The reason God's covenants with Noah, Abraham, Moses, and David ought to increase the joy of our faith is that in all of them the main point is that God exerts all his omnipotence and all his omniscience to do good to his people, and we are that people if we follow Christ in the obedience of faith. The most practical truths any Christian can know are that God is all-powerful, all-wise, and all for you. Nothing will have a more important practical impact on the way you use your money, spend your leisure, pursue your vocation, rear children, deal with conflict, or handle anxiety. Heartfelt confidence that the sovereign God is working everything together for your good out of sheer grace affects every area of your life.
The deep emotional assurance that, even though you are a sinner, God's attention is focused on you with omnipotent mercy is the day-to-day power to give you deep peace even though you can't go home for Christmas, genuine joy even though you can't afford to buy her that special gift, and loving warmth even though you don't hear from the friend you counted on. When you rest in the fact that God's job description includes the responsibility of seeing that everything in your life turns out for your good, then your heart will not yield to covetousness or stealing or returning ridicule for ridicule; and you won't hold back from telling your colleagues this week what Christmas really means to you.
The reason we study the covenants is because in them we see the biblical proof that God's job description does indeed include the responsibility to withhold no good thing from those who walk uprightly, and to work for those who wait for him, and to turn every strep throat and stripped clutch and stinging put-down for our eternal good. That's what I would offer as the definition of God's covenants: when God makes a covenant he reveals his own job description and signs it. In almost every case he comes to the covenant partner, lays his job description out and says, "This is how I will work for you with all my heart and with all my soul and with all my strength if you will love me as I am, cleave to me, and trust me to keep my word."
You can read or listen to the full sermon here.
Also during his lesson, Rocky briefly touched on something that reminded me of something I had once heard from Piper. Rocky said something about how a truly benevolent dictatorship would be the best form of government, as long as we could find the right king. Well, by God's grace, we have just that king - King Jesus. Which reminded me of the following, which comes from another Christmas sermon from John Piper, this one on Christmas Day, 2005:
Let’s start with the controversial fact that the person who came of this in-breaking of God is a king. Luke 1:32b-33 says, “The Lord God will give to him the throne of his father David, 33 and he will reign over the house of Jacob forever, and of his kingdom there will be no end.” Three words tell us that this person will be a king: “Throne”—“The Lord will give to him the throne of his father David; “Reign”—“And he will reign over the house of Jacob for ever;” “Kingdom”—“And of his kingdom there will be no end.”
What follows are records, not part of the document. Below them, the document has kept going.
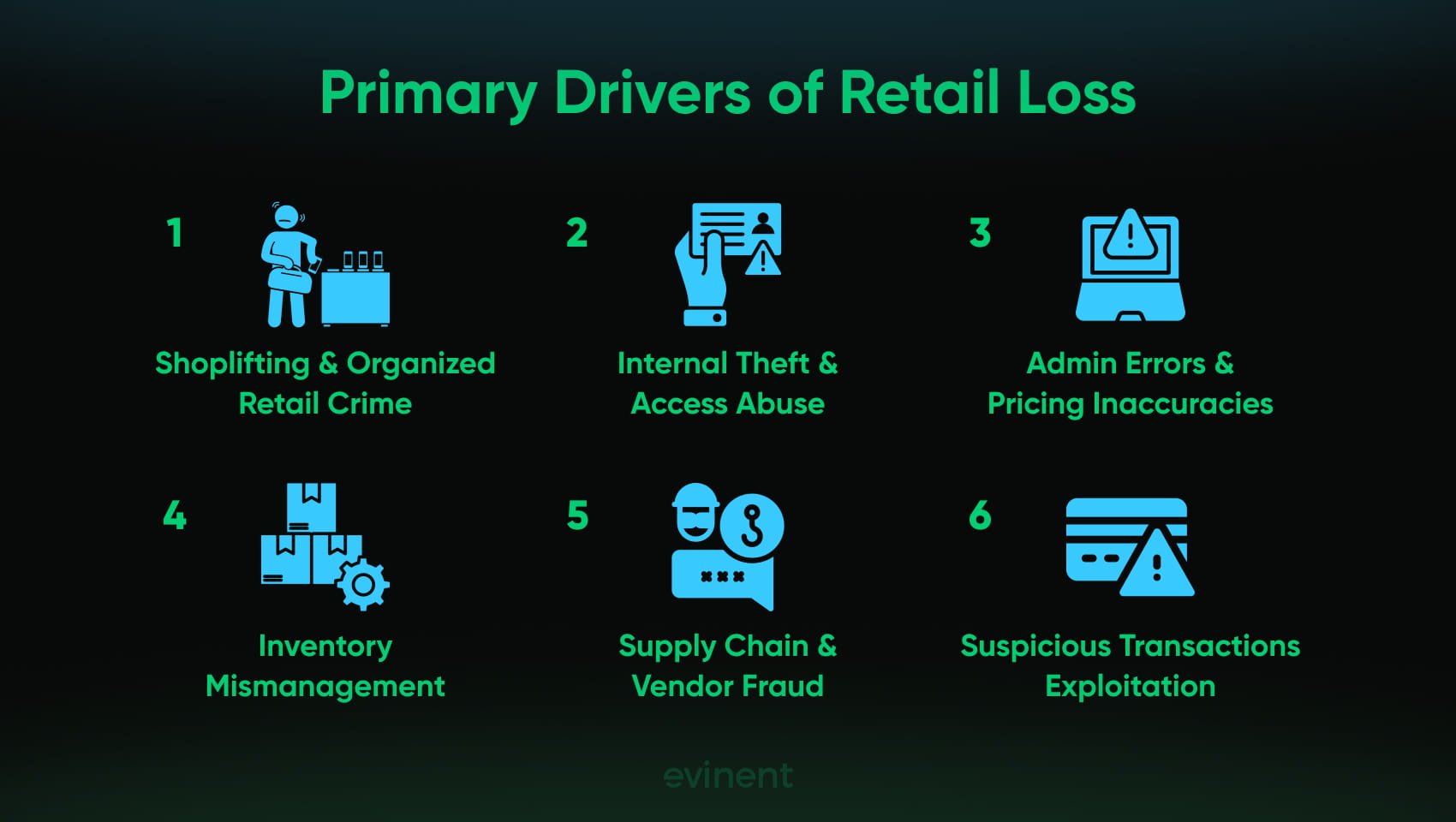 Primary Drivers of Retail Loss

1

Shoplifting & Organized Retail Crime

2

Internal Theft & Access Abuse

3

Admin Errors & Pricing Inaccuracies

4

Inventory Mismanagement

5

Supply Chain & Vendor Fraud

6

Suspicious Transactions Exploitation

evinent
What makes this controversial is that we believe in democracy, not kingdoms. Saudi Arabia is not an attractive system to us. Democracy is what the world is moving toward. It’s what we are fighting for in Iraq. Rule by a king was a more primitive form of government, wasn’t it? Democracies are more advanced, more developed, more suitable for the modern world. This is where history is going—democracy, not kingdom.
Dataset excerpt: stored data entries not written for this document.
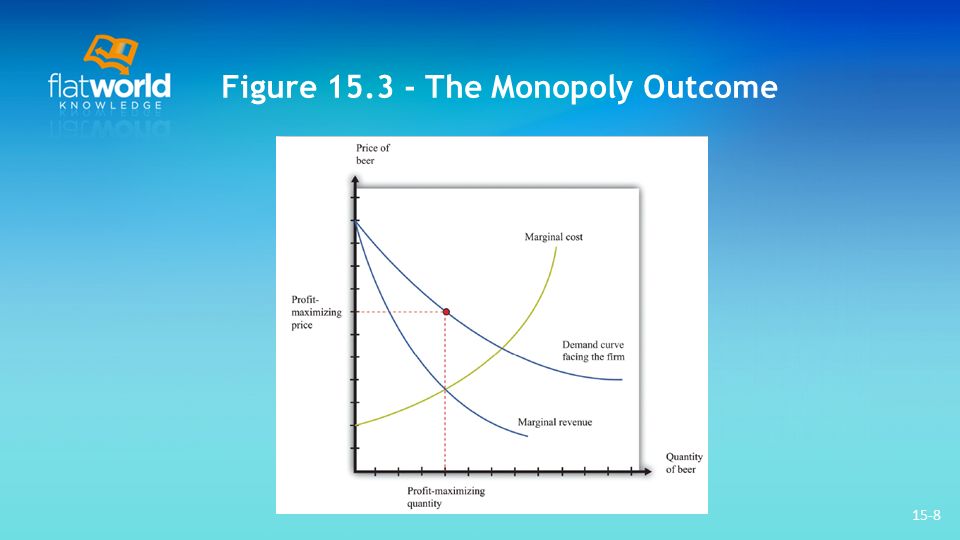 flatworld
KNOWLEDGE

Figure 15.3 - The Monopoly Outcome

Price of beer

Marginal cost

Profit-maximizing price

Demand curve facing the firm

Marginal revenue

Quantity of beer

Profit-maximizing quantity

15-8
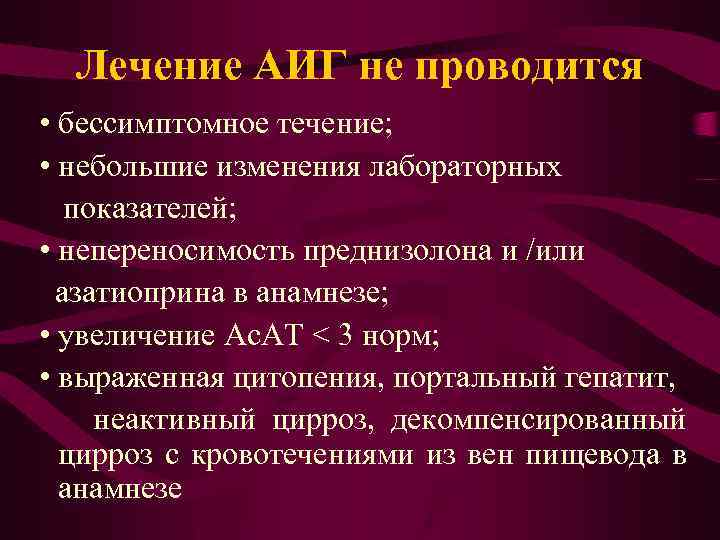 Лечение АИГ не проводится

• бессимптомное течение;
• небольшие изменения лабораторных показателей;
• непереносимость преднизолона и /или азатиоприна в анамнезе;
• увеличение АсАТ < 3 норм;
• выраженная цитопения, портальный гепатит, неактивный цирроз, декомпенсированный цирроз с кровотечениями из вен пищевода в анамнезе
Let me respond to this very soberly and very simply: the only legitimate reason that kingship is not attractive to us is because in this age and this world the only kings available are finite and sinful. Listen to C. S. Lewis describe why he believes in democracy:
A great deal of democratic enthusiasm descends from the ideas of people like Rousseau, who believed in democracy because they thought mankind so wise and good that everyone deserved a share in the government. The danger of defending democracy on those grounds is that they’re not true. . . I find that they’re not true without looking further than myself. I don’t deserve a share in governing a hen-roost, much less a nation. . . . The real reason for democracy is . . . Mankind is so fallen that no man can be trusted with unchecked power over his fellows. Aristotle said that some people were only fit to be slaves. I do not contradict him. But I reject slavery because I see no men fit to be masters. [from C. S. Lewis, “Equality,” in Present Concerns: Essays by C. S. Lewis, qtd. in Wayne Martindale and Jerry Root, eds., The Quotable C. S. Lewis (Wheaton, Illinois: Tyndale House Publishers, Inc., 1989), pp. 152-153.]
If there could be a king who is not limited in his wisdom and power and goodness and love for his subjects, then monarchy would be the best of all governments. If such a ruler could ever rise in the world—with no weakness, no folly, no sin—then no wise and humble person would ever want democracy again.
The question is not whether God broke into the universe as a king. He did. The question is: What kind of king is he? What difference would his kingship make for you?